#### EXERCISE BRIEF:
Count the lines in the data below that contain the string "instances". Reply with the number alone.

#### DATA TO USE:

——

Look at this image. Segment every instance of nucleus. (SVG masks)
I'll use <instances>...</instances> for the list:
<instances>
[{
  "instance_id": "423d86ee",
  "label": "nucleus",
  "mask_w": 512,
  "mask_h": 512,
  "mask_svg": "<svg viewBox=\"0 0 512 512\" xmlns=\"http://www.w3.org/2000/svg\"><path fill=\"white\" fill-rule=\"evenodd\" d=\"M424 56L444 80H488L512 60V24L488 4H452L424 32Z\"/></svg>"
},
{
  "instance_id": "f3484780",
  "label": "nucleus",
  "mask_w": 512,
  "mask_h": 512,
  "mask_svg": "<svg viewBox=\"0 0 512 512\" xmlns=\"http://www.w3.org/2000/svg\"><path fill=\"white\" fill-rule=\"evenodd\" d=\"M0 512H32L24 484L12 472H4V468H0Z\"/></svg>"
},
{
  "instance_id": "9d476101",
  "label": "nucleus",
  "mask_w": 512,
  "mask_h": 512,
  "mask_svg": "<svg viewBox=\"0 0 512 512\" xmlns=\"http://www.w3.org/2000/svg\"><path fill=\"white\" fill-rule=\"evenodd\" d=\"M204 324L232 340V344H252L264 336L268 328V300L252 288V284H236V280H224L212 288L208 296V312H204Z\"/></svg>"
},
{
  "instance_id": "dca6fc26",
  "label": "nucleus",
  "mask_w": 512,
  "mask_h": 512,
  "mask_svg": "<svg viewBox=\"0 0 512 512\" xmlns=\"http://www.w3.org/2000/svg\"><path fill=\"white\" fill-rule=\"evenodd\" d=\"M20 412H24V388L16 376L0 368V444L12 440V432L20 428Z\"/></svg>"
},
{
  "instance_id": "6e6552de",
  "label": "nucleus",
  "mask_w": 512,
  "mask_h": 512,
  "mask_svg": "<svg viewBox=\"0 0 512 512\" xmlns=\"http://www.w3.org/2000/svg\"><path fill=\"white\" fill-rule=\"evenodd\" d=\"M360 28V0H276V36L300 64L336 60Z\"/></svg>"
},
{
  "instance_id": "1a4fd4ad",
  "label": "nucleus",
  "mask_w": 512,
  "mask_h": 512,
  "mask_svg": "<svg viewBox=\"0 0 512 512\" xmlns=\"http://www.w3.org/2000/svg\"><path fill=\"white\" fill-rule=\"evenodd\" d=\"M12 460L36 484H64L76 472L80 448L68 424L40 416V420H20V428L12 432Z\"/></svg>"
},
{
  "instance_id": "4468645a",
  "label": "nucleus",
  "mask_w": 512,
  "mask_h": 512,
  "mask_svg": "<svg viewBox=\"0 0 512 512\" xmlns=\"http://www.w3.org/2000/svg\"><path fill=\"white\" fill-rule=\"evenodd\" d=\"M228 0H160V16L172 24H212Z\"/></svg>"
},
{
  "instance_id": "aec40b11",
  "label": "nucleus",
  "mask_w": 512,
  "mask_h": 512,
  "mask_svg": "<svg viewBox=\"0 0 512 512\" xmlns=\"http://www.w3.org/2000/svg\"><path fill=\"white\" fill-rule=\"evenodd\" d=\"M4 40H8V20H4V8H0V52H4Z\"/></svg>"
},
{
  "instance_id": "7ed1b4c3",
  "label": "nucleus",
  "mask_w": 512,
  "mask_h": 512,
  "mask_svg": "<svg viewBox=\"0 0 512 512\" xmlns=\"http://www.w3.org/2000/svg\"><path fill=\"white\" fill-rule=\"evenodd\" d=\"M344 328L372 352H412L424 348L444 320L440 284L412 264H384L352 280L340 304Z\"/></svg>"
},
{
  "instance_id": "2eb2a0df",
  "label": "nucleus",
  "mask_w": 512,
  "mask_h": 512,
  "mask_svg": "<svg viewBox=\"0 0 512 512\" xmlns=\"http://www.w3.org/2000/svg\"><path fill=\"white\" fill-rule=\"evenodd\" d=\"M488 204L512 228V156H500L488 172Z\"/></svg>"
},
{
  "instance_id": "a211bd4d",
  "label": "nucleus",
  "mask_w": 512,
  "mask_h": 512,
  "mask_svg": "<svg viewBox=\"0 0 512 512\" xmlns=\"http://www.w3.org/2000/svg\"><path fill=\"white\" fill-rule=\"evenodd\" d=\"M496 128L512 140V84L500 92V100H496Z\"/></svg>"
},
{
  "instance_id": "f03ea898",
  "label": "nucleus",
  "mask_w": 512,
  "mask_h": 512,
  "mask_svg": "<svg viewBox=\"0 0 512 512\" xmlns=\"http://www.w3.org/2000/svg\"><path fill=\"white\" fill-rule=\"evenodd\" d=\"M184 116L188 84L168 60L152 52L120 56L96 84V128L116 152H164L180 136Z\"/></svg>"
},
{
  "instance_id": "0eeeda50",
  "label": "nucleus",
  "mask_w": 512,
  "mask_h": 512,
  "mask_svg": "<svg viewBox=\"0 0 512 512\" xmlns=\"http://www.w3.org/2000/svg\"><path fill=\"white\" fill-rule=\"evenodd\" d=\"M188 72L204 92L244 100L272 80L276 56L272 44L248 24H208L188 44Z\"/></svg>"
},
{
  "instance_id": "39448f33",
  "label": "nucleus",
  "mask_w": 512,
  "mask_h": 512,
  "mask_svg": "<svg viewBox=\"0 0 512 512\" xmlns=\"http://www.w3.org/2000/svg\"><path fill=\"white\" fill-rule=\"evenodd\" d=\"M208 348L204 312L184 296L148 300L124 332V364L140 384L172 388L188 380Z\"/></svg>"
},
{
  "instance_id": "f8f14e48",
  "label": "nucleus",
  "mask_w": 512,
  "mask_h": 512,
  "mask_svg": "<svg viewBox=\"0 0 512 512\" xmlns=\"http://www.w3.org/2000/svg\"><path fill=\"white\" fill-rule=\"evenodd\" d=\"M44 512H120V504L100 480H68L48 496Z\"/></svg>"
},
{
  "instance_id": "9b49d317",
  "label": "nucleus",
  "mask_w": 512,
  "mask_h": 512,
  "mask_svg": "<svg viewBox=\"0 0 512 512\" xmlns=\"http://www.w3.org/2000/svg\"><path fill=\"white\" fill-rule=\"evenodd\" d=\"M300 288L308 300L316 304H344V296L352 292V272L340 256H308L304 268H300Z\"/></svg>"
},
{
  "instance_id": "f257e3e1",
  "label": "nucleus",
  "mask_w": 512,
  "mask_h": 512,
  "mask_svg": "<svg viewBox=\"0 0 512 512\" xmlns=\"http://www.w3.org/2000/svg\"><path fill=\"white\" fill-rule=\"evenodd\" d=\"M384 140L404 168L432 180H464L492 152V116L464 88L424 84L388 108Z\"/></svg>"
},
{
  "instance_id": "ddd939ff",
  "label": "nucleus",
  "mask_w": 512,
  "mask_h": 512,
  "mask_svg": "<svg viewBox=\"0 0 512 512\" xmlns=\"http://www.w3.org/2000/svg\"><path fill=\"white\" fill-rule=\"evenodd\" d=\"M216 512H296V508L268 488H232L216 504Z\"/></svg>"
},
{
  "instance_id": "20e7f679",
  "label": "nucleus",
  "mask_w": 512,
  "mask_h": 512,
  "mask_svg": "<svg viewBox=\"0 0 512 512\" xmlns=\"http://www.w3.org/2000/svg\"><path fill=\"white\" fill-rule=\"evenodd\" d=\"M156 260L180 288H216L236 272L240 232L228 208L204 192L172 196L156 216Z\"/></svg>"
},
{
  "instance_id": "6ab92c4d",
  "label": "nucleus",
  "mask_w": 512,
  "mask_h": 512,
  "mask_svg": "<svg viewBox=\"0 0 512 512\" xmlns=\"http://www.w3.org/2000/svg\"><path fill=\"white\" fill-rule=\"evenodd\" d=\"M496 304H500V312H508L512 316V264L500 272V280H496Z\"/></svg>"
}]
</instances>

——

#### TASK ANSWER:
3